Le Nigeria reporte ses législatives à cause de problèmes d'organisation

2 avril 2011 à 15h25 par La rédaction

LAGOS (Nigeria) (AFP)

Le Nigeria a reporté samedi ses élections législatives en évoquant des failles dans l'organisation, un retard de mauvaise augure dans le pays le plus peuplé d'Afrique qui cherche à surmonter une histoire électorale entachée de fraudes et de violences.

L'élection des 360 membres de la chambre des représentants et des 109 sénateurs, la première d'une série de scrutins prévue dans le mois, a été reportée à lundi par la commission électorale, suscitant de vives réactions parmi des électeurs déçus, des partis politiques et des militants des droits de l'homme.

Les législatives doivent être suivies du scrutin le plus important, la présidentielle, le samedi 9 avril, puis le 16 d'élections régionales.

"Afin de préserver l'intégrité des élections et de conserver un contrôle général effectif du processus, la commission a pris la décision très difficile mais nécessaire de repousser au lundi 4 avril 2011 les élections à l'Assemblée nationale", a déclaré le chef de la commission électorale indépendante (INEC), Attahiru Jega.

Il a évoqué à la télévision des problèmes dans l'acheminement du matériel électoral dont des bulletins de vote, imputés à un fournisseur."Il s'agit d'une défaillance majeure.C'est une décision d'urgence terrible et malheureuse", a-t-il dit.

Le président nigérian Goodluck Jonathan, en lice pour le scrutin du 9 avril, a regretté ce faux départ tout en appelant les Nigérians à être patients."Si nous devons faire quelque chose, il vaut mieux reporter et le faire bien", a-t-il déclaré dans un communiqué.

Les réactions d'hommes politiques et de militants des droits de l'Homme au Nigeria n'ont pas tardé à fusé après l'annonce du report.
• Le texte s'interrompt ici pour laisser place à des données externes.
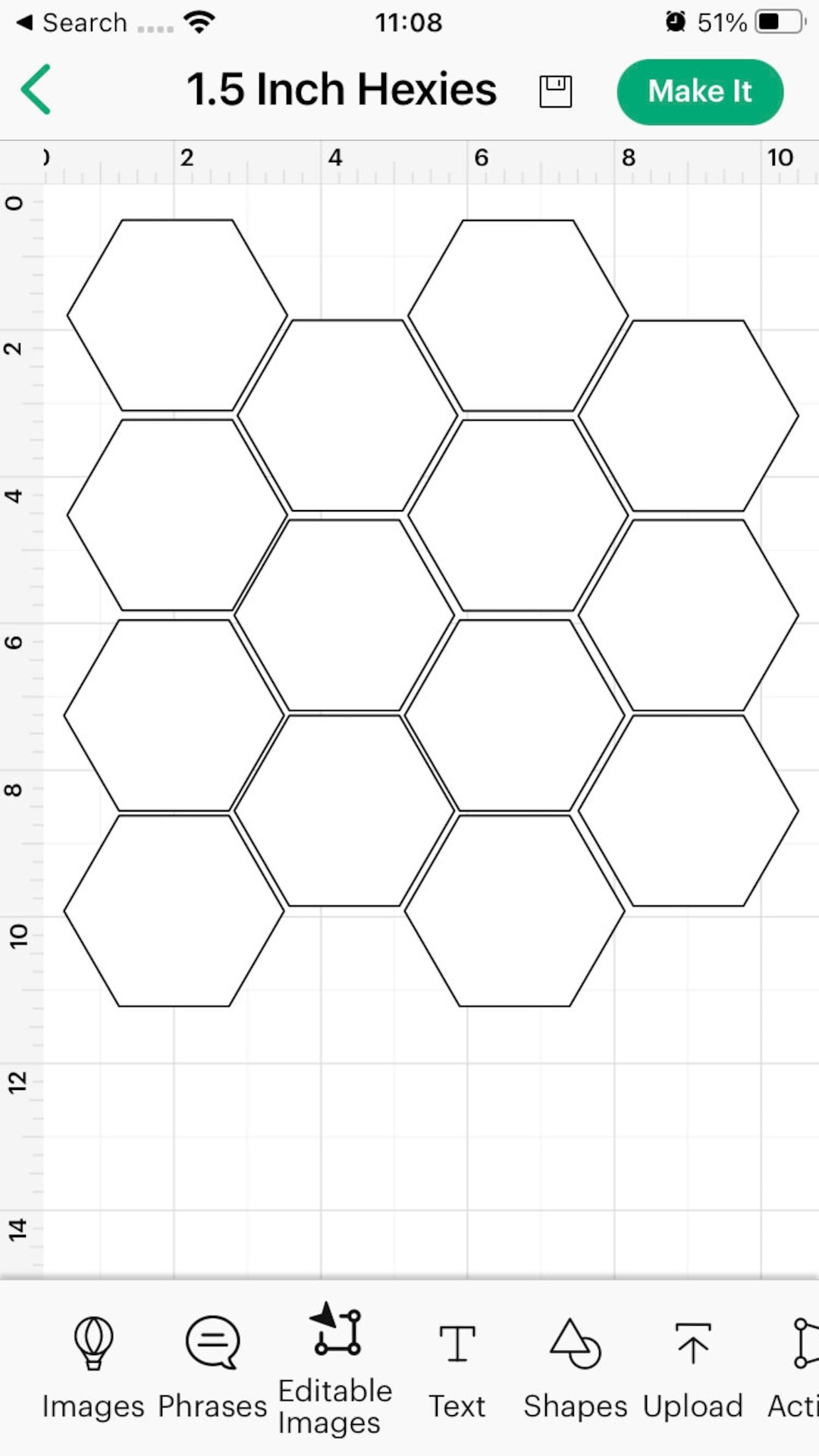 Hexagon English Paper Piecing Cricut SVG Template For 0 5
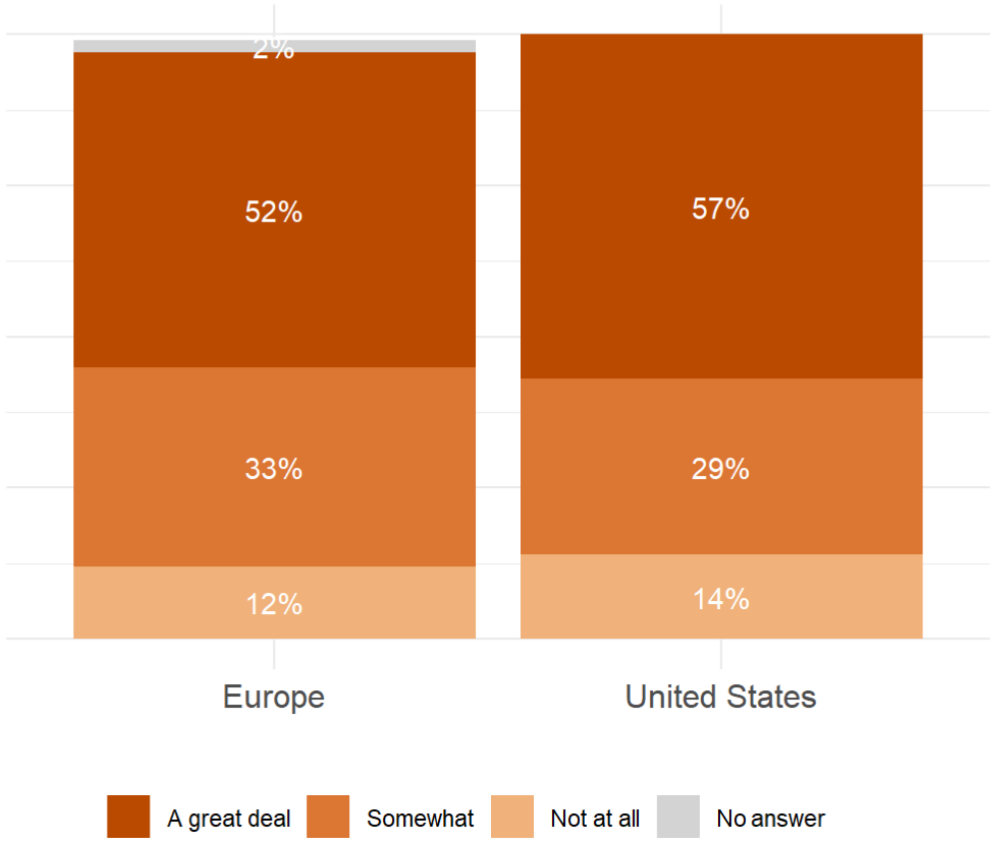 Figure 7. Privacy concerns for the use of AI tools or systems in their work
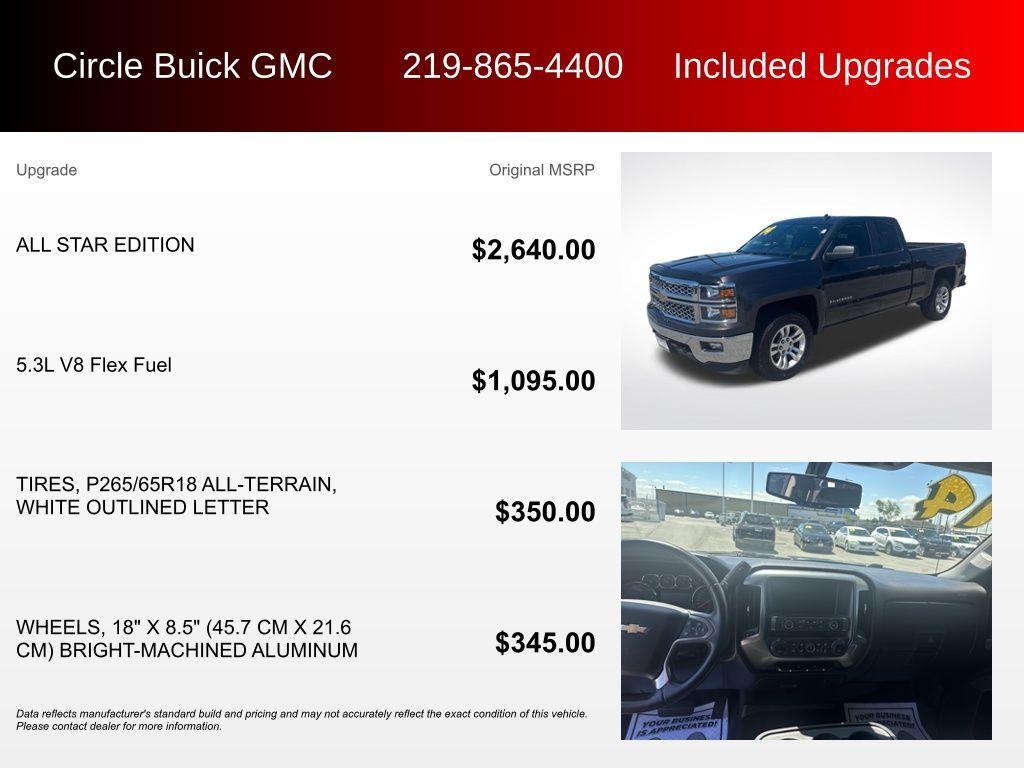 used 2014 Chevrolet Silverado 1500 car, priced at $16,108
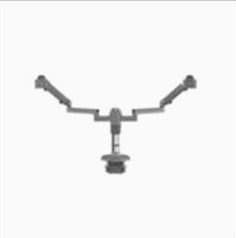 M2.01 M/Flex Dual Monitor Arm, Clamp Mount, up to 15.50 lbs. each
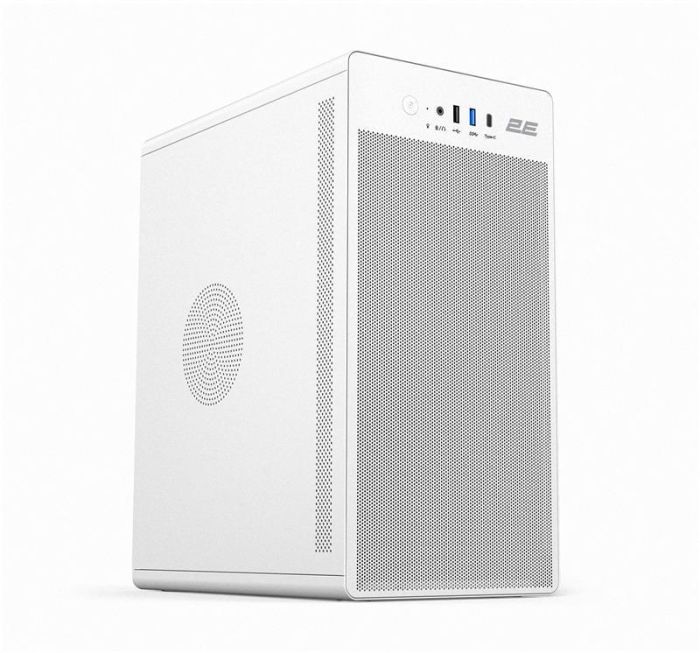 Комп`ютер персональний 2E Rational Intel i3-12100, 8Gb, F128GB+500GB, UMA, H610, 2E-V285W-400, Win11H+M365P1yr, білий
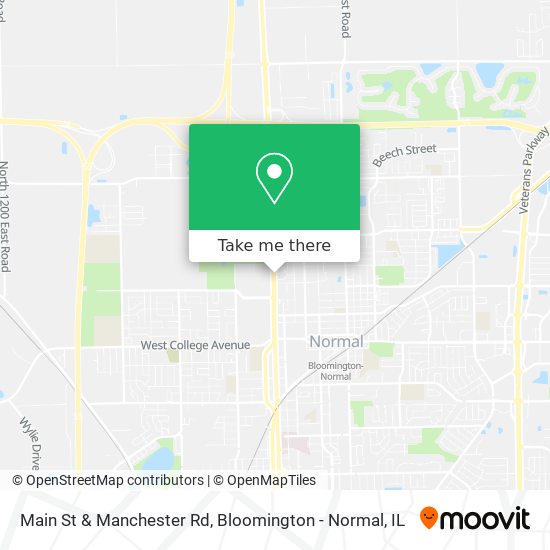 Main St & Manchester Rd map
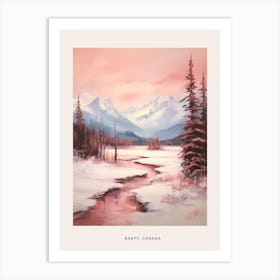 Dreamy Winter Painting Poster Banff Canada 3 Art Print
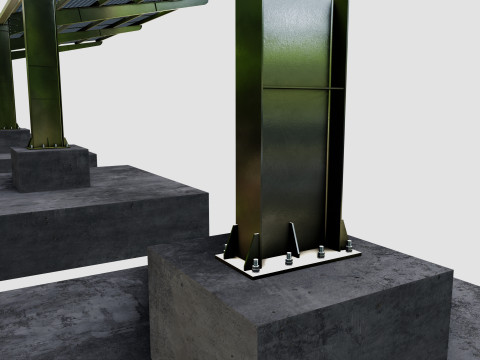 Y TypeSolar Carport 3D 모델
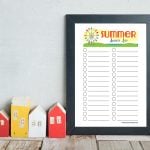 Printable Summer Bucket List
"C'est frustrant et décevant.C'est la preuve du déclin de nos institutions.Le report aurait dû être annoncé depuis hier (vendredi)", a regretté Femi Falana, avocat des droits de l'homme et président du Parti de la Conscience nationale.

"Cet incident relève tout à la fois du sabotage et de l'incompétence", a vitupéré le militant pour les droits de l'Homme, Shehu Sani.

Certains bureaux de vote avaient ouvert à l'heure mais d'autres n'avaient toujours pas reçu le matériel électoral à la mi-journée, comme dans l'Etat de Bayelsa (sud), d'où est originaire le président Jonathan.

A Jos (centre), Blessing, 30 ans, a attendu en vain depuis 06H30 (05H30 GMT) devant un bureau de vote."C'est mon droit de citoyen de choisir mes dirigeants.Nous n'avons vu personne (des responsables électoraux).Ils nous privent de nos droits", a-t-il dit.

La campagne électorale a été marquée par des violences, dont des attentats à la bombe et des attaques contre les manifestations politiques, ce qui avait incité les autorités à déployer de nombreux policiers et à fermer les frontières terrestres.

Quelques heures avant l'ouverture du scrutin, des membres présumés de la secte islamiste Boko Haram ont attaqué un poste de police dans le nord.La secte est accusée d'être derrière une série d'assassinats de policiers, de dirigeants communautaires et d'attaques d'églises au cours des derniers mois.

De son côté, le principal mouvement rebelle au Nigeria, le Mouvement pour l'émancipation du Delta du Niger (MEND), a annoncé samedi qu'il avait "annulé" des projets d'attaques à la bombe et d'attentat contre des installations pétrolières en raison des élections.

Le président de l'INEC, M. Jega, avait exhorté avant le scrutin de samedi le pays premier producteur africain de pétrole - partagé entre une population chrétienne et musulmane - à organiser des élections "crédibles" plus de 10 ans après le retour à un régime civil.

"Conduire ces scrutins avec succès est d'une importance capitale pour l'avenir de notre Nation", avait-il dit.